Swinging both ways at the polling place
Nothing stirs my deepest American roots more than voting. And, for a dual national like myself, those roots stir aplenty when I cast my ballot in Israel.
The act of voting is something I never take for granted. I am not one to take off on extended trips far from my polling place or lolly-gag on the beach in lieu of making a choice. It is an act of responsibility. It is also an act of hope.
My life in Israel is longer now than the time I spent living in America. I don’t really remember when that became a fact, but there you have it. It crept up on me. All my associations with voting come from the American in me. Civic duty. Democracy. One man. One vote. If you’re old enough to fight, you’re old enough to vote. Now I’m giving away my age.
I tear up when entering passport control at JFK. A little unusual, but there is something visceral in seeing the American flag in the wide corridors of the airport that gets me each time. And I used to hear the passport officials say to me “Welcome Home” when they let me pass. Now, I ask them to say it – which gets some looks, but, hey, it is home, too.
Voting in my polling place back then meant walking into my high school auditorium and seeing it converted for the day into democracy in action. The volunteers who processed the voters always greeted me by name and remembered me the next election day, too. What was I studying? What were my plans? It was folksy. It was familiar. I loved it.
Those memories come along with me when going to vote in my current neighborhood. Instead of my own school serving as polling place, I go vote at my children’s elementary school, also converted for the day into a bastion of democracy.
Instead of a southern Maryland suburb of Washington, D. C., I vote in another capital city: Jerusalem. And not just any old neighborhood, either. I live in the Jewish Quarter of the Old City of Jerusalem. To exercise one’s electoral privilege in direct view of the original City of David and the location of the First and Second Temples is to require just a moment of pause.
Loaded does not quite describe the feeling. The weight of thousands of eyes of ancestors feel like they are bearing down on me as I make my decision. To vote as a free Jew in Jerusalem in the State of Israel would have been an unimaginable fantasy to my own grandparents who were disenfranchised by their own government in a country they and their predecessors had lived in for hundreds of years.

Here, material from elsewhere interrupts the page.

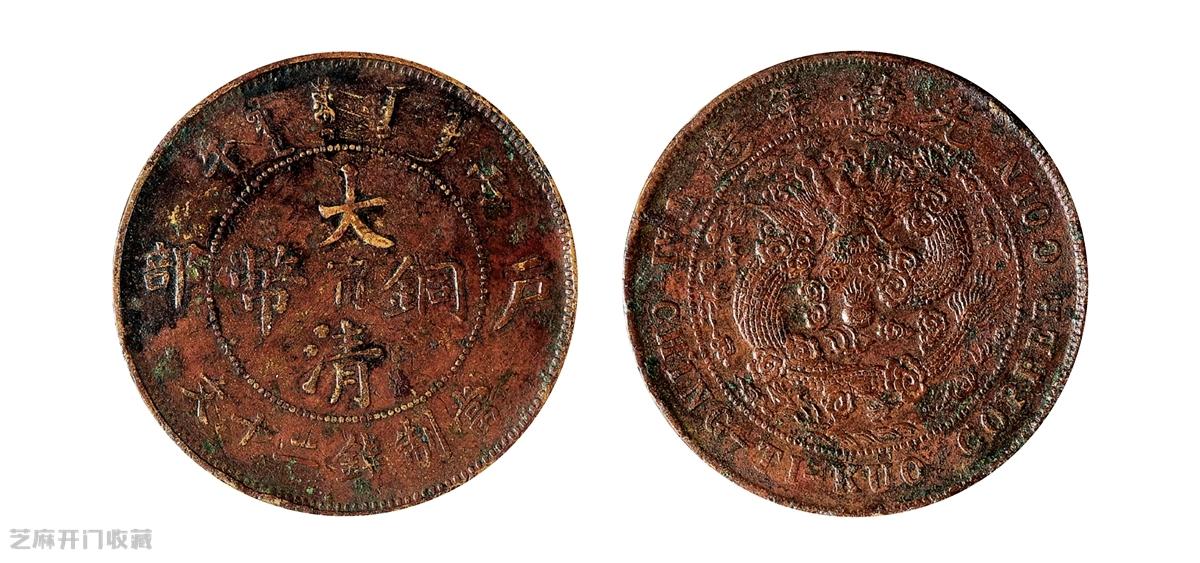 什么原因导致光绪元宝江南省造铜币价值几十万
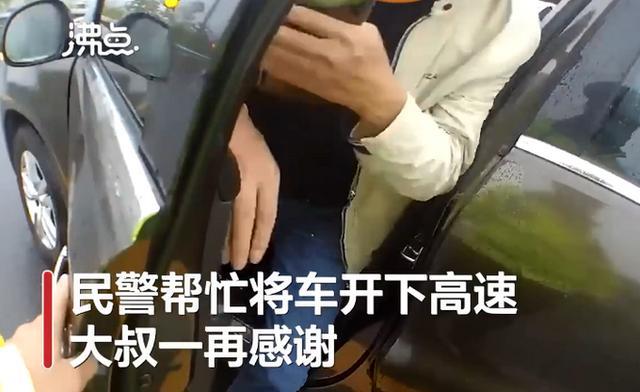 """重庆大叔因恐高在高速上报警称""""心慌腿软不敢开""""网友:找的高级代驾【www.smxdc.net】 全球新闻风头榜 第4张"""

Entering my polling place, I can’t help but remember that the building itself served as the home to the poor of the Old City until 1948. Built with the largess of one of the most powerful Jews in history, Rothschild, the Batei Machse was converted to a public elementary school for religious kids when the Jewish Quarter reverted to Israeli hands in the defensive war of 1967.
Polling place Number 506 is where I am assigned. It was certainly one of my children’s classrooms, though now the memory is fuzzy as to which one. The private booth replete with the Israeli system of slips of paper with abbreviations for each of the (32!) parties running are all arranged and ready to be selected. For most voters it is not a last minute decision that needs pondering. But the confusion of all those abbreviations may need sorting out, and a handy poster listing all the abbreviations and the parties they represent is close by.
The poster is next to the window. When you walk to the Kotel or drive down the road next to the inside of the south-facing wall of the Old City, you are passing under the room where I voted this morning. The view includes Silwan, the Mount of Olives and King David’s home on the banks of the Shiloach.
I try not to do too much of a number on myself when making my voting choice. Jewish responsibility sent to me across the millenia mixes all too easily for me with Jewish guilt. Will I be satisfied with my own choice?
And then to the actual voting box. Another election already behind me. The results will be announced fairly early in a country that has one time zone. The real results only come in the coming weeks when the tension of coalition politics play out. Israeli coalition politics makes the counting of the Electoral College votes look like child’s play.
One thing is for sure: there is no such thing as a wasted vote. The act itself is the message.
And what, you may be curious, does this have to do with art? Freedom makes art possible.